Excerpts from a spatial dataset

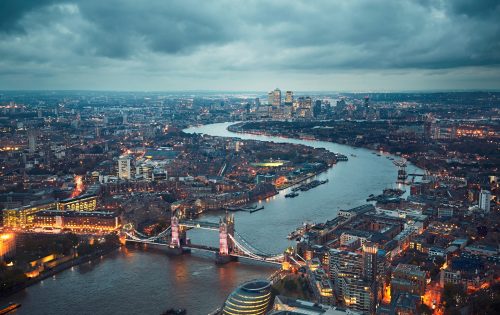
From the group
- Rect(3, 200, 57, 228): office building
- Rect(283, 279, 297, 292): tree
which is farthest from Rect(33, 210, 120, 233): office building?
Rect(283, 279, 297, 292): tree

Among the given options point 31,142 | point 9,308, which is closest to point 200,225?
point 9,308

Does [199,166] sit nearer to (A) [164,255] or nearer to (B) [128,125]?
(A) [164,255]

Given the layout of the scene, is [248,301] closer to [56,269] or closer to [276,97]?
[56,269]

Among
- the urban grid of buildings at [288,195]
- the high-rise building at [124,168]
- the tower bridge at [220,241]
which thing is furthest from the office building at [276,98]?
the tower bridge at [220,241]

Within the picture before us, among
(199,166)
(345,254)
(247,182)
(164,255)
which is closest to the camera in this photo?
(345,254)

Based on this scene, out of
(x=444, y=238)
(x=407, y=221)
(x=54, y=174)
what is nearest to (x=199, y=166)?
(x=54, y=174)

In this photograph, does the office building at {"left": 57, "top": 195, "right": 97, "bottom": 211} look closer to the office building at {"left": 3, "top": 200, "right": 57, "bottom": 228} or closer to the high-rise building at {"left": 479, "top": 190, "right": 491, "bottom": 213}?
the office building at {"left": 3, "top": 200, "right": 57, "bottom": 228}

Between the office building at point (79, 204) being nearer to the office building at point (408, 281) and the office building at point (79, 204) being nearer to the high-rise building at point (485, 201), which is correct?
the office building at point (408, 281)
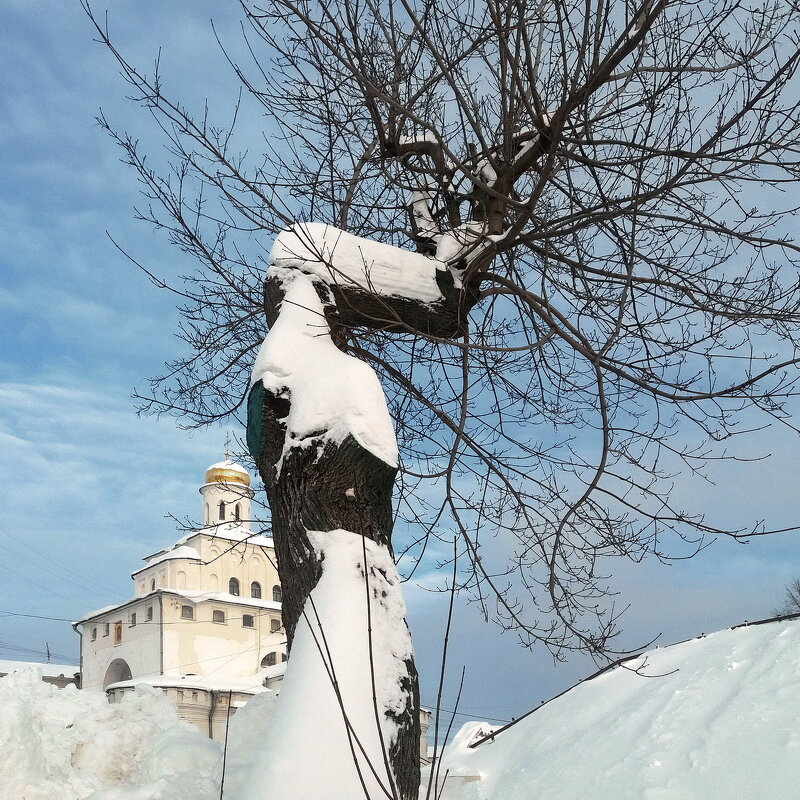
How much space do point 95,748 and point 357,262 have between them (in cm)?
213

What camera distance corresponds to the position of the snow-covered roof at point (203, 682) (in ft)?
96.3

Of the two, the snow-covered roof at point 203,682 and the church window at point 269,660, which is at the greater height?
the church window at point 269,660

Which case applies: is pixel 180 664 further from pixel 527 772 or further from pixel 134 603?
pixel 527 772

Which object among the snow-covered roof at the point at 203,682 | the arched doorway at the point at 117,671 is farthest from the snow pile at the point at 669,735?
the arched doorway at the point at 117,671

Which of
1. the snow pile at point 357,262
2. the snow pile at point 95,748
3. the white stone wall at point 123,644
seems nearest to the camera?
the snow pile at point 95,748

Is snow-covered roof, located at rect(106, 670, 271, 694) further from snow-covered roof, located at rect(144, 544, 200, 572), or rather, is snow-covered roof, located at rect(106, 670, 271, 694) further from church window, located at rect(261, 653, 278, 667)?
snow-covered roof, located at rect(144, 544, 200, 572)

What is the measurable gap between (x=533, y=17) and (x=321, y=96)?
128 cm

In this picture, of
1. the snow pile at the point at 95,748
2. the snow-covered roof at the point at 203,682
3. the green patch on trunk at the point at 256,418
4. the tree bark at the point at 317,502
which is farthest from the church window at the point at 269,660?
the tree bark at the point at 317,502

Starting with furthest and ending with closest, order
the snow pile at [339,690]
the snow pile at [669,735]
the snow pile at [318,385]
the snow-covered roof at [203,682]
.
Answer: the snow-covered roof at [203,682] → the snow pile at [318,385] → the snow pile at [669,735] → the snow pile at [339,690]

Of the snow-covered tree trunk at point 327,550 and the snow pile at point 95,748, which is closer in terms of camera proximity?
the snow-covered tree trunk at point 327,550

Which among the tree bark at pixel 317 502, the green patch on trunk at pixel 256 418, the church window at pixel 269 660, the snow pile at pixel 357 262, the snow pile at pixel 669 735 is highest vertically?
the church window at pixel 269 660

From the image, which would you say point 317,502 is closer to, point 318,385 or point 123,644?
point 318,385

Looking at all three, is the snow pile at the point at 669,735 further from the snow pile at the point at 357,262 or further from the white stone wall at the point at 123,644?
the white stone wall at the point at 123,644

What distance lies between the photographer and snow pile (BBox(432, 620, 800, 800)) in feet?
8.13
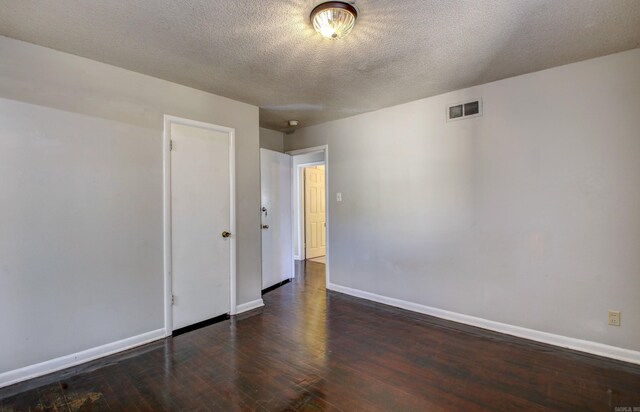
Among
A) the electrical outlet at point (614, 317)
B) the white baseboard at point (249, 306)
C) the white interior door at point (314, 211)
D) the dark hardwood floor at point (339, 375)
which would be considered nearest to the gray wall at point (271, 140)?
the white interior door at point (314, 211)

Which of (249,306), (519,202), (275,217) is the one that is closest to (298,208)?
(275,217)

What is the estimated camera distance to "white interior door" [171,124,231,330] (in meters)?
3.08

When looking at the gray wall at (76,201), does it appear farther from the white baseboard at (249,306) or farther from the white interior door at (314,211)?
the white interior door at (314,211)

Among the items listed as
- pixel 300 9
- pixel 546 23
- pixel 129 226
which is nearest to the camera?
pixel 300 9

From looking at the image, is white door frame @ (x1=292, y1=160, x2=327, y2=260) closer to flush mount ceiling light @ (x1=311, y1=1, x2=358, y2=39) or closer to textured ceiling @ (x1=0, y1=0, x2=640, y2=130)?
textured ceiling @ (x1=0, y1=0, x2=640, y2=130)

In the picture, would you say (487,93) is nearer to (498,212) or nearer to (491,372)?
(498,212)

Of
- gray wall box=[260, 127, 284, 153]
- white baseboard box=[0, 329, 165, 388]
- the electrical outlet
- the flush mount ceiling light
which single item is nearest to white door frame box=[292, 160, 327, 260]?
gray wall box=[260, 127, 284, 153]

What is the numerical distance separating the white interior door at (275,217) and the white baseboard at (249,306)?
2.05 feet

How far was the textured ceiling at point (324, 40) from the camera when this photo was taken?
6.19 feet

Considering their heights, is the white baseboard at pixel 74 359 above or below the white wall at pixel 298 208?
below

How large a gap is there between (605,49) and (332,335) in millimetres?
3296

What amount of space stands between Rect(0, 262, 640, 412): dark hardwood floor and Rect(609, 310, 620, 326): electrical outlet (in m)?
0.30

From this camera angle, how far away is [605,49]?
241cm

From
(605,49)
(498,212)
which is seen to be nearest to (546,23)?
(605,49)
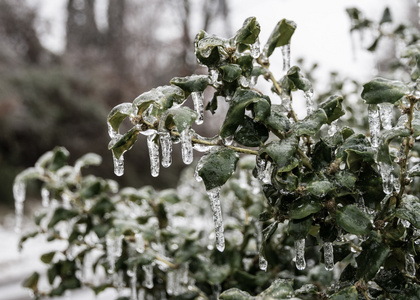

• [Your instructions] Copy out every one of the rows, putting "skyscraper" wherever "high-rise building" appears and leaving everything else as it is. Leave the pictures out of your answer.

• [Task response]
From the group
- Rect(3, 200, 57, 228): office building
- Rect(283, 279, 297, 292): tree
which is farthest from Rect(33, 210, 120, 233): office building?
Rect(283, 279, 297, 292): tree

Among the given options point 31,142 | point 9,308, which is closest to point 200,225?
point 9,308

Does [199,166] sit nearer to (A) [164,255] or nearer to (B) [128,125]?
(A) [164,255]

Given the layout of the scene, is [248,301] closer to [56,269] or closer to [276,97]?
[56,269]

Among
- the urban grid of buildings at [288,195]
- the skyscraper at [124,168]
- the tower bridge at [220,241]
which thing is furthest from the office building at [276,98]?
the tower bridge at [220,241]

Within the picture before us, among
(199,166)
(345,254)
(247,182)
(164,255)
which is closest to the camera in this photo?
(345,254)

Based on this scene, out of
(x=444, y=238)
(x=407, y=221)
(x=54, y=174)
what is nearest to (x=199, y=166)?
(x=54, y=174)

In this photograph, does the office building at {"left": 57, "top": 195, "right": 97, "bottom": 211} look closer to the office building at {"left": 3, "top": 200, "right": 57, "bottom": 228} or closer to the skyscraper at {"left": 479, "top": 190, "right": 491, "bottom": 213}?
the office building at {"left": 3, "top": 200, "right": 57, "bottom": 228}

Between the office building at point (79, 204) being nearer to the office building at point (408, 281) and the office building at point (79, 204) being nearer to the skyscraper at point (485, 201), which is correct?
the office building at point (408, 281)
How much space do point 95,748 and point 357,262 have between them (in cm)?
213

What camera distance corresponds to the position of the snow-covered roof at point (203, 682) (in ft)?
96.3

Of the two, the snow-covered roof at point 203,682 and the church window at point 269,660, which is at the greater height?
the church window at point 269,660

Which case applies: is pixel 180 664 further from pixel 527 772 or further from pixel 134 603?
pixel 527 772

Which object among the snow-covered roof at the point at 203,682 | the arched doorway at the point at 117,671 is farthest from the snow pile at the point at 669,735?
the arched doorway at the point at 117,671

Which of
1. the snow pile at point 357,262
2. the snow pile at point 95,748
3. the white stone wall at point 123,644
seems nearest to the camera?
the snow pile at point 95,748

Is snow-covered roof, located at rect(106, 670, 271, 694) further from snow-covered roof, located at rect(144, 544, 200, 572), or rather, is snow-covered roof, located at rect(106, 670, 271, 694) further from church window, located at rect(261, 653, 278, 667)?
snow-covered roof, located at rect(144, 544, 200, 572)

What is the measurable gap between (x=533, y=17) and (x=321, y=96)?
128 cm

In this picture, of
1. the snow pile at the point at 95,748
2. the snow-covered roof at the point at 203,682
3. the green patch on trunk at the point at 256,418
4. the tree bark at the point at 317,502
which is farthest from the church window at the point at 269,660?
the tree bark at the point at 317,502

Starting with furthest and ending with closest, order
the snow pile at [339,690]
the snow pile at [669,735]
the snow pile at [318,385]
the snow-covered roof at [203,682]
.
Answer: the snow-covered roof at [203,682] → the snow pile at [318,385] → the snow pile at [669,735] → the snow pile at [339,690]

Of the snow-covered tree trunk at point 327,550 and the snow pile at point 95,748, which is closer in terms of camera proximity?
the snow-covered tree trunk at point 327,550

Which among the tree bark at pixel 317 502, the green patch on trunk at pixel 256 418, the church window at pixel 269 660, the snow pile at pixel 357 262, the snow pile at pixel 669 735 is highest vertically?
the church window at pixel 269 660

From the image, which would you say point 317,502 is closer to, point 318,385 or point 123,644?
point 318,385

Looking at all three, is the snow pile at the point at 669,735 further from the snow pile at the point at 357,262 or further from the white stone wall at the point at 123,644?
the white stone wall at the point at 123,644

What distance lies between the photographer and snow pile (BBox(432, 620, 800, 800)) in feet?
8.13
Among
A) the electrical outlet at point (614, 317)
B) the white baseboard at point (249, 306)
C) the white interior door at point (314, 211)
D) the dark hardwood floor at point (339, 375)
which would be considered nearest to the gray wall at point (271, 140)?
the white interior door at point (314, 211)

Which of (249,306), (519,202), (275,217) is the one that is closest to (298,208)?
(275,217)

What is the estimated camera distance to "white interior door" [171,124,231,330] (in meters)?
3.08

When looking at the gray wall at (76,201), does it appear farther from the white baseboard at (249,306) or farther from the white interior door at (314,211)?
the white interior door at (314,211)

Among the items listed as
- pixel 300 9
- pixel 546 23
- pixel 129 226
which is nearest to the camera?
pixel 300 9

From looking at the image, is white door frame @ (x1=292, y1=160, x2=327, y2=260) closer to flush mount ceiling light @ (x1=311, y1=1, x2=358, y2=39) or closer to textured ceiling @ (x1=0, y1=0, x2=640, y2=130)?
textured ceiling @ (x1=0, y1=0, x2=640, y2=130)

In the picture, would you say (487,93) is nearer to (498,212) or nearer to (491,372)?
(498,212)

Of
- gray wall box=[260, 127, 284, 153]
- white baseboard box=[0, 329, 165, 388]
- the electrical outlet
- the flush mount ceiling light
which single item is nearest to white door frame box=[292, 160, 327, 260]?
gray wall box=[260, 127, 284, 153]

What is the numerical distance separating the white interior door at (275,217) and the white baseboard at (249,306)?
2.05 feet

How far was the textured ceiling at point (324, 40) from the camera when this photo was taken?
6.19 feet

Considering their heights, is the white baseboard at pixel 74 359 above or below the white wall at pixel 298 208?
below

How large a gap is there between (605,49) and (332,335) in millimetres?
3296

What amount of space stands between Rect(0, 262, 640, 412): dark hardwood floor and Rect(609, 310, 620, 326): electrical outlet (in m)?
0.30

From this camera angle, how far away is [605,49]?
241cm

From
(605,49)
(498,212)
which is seen to be nearest to (546,23)?
(605,49)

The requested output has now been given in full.